刘三忽然像是明白了什么一样,“呜呜哇哇”的叫着,女人紧接用手开始刨土,从菩萨像后面的土里刨出来一个小盒子。
“这个是很早之前,我家男人把这个给我,让我送到这破庙来,老住持帮忙安顿的。”女人把小盒子递给他,在盒子交出去的那一刻,她忽然就明白了刘三的用意,顿时浑身卸了力,嘴里还不断说着,“原来是这样……竟然是这样……原来你早就知道会出事……原来你……”
她流不出泪来了,怀里紧紧地抱着孩子,好似这个女孩是她唯一的救命稻草。
“大人,我们都是些贱民,没有掺和争权争利的本事。
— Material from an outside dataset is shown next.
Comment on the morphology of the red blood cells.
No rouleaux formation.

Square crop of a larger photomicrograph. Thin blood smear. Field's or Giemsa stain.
”女人开口道,“刘三帮了你一把,这就算是我一个没读过书的愚痴女人也是知道的。你说,这可算的一个恩否?”
黎颂安点头:“自然是算的。”
就算这盒子里不知道装了什么东西,黎颂安也是要记着他们的恩的。
女人忽然跪下不顾黎颂安的阻拦磕了三个头:“大人,我别无他求,只求你把我孩子带走!我苦命的娃儿是个女娃,若是落到别人手上……我……我不敢想了!大人!您无需管她,只要每日给她口水喝,给她口饭吃,她能活到十六嫁了人,便算还了这个恩了!我知道这有些强人所难,但是我实在是放心不下我的娃儿!”
黎颂安扶着她:“你快快请起,我自然会尽心抚养。如果你愿意也可以和我一起走,看着这孩子长大,不是更好吗?”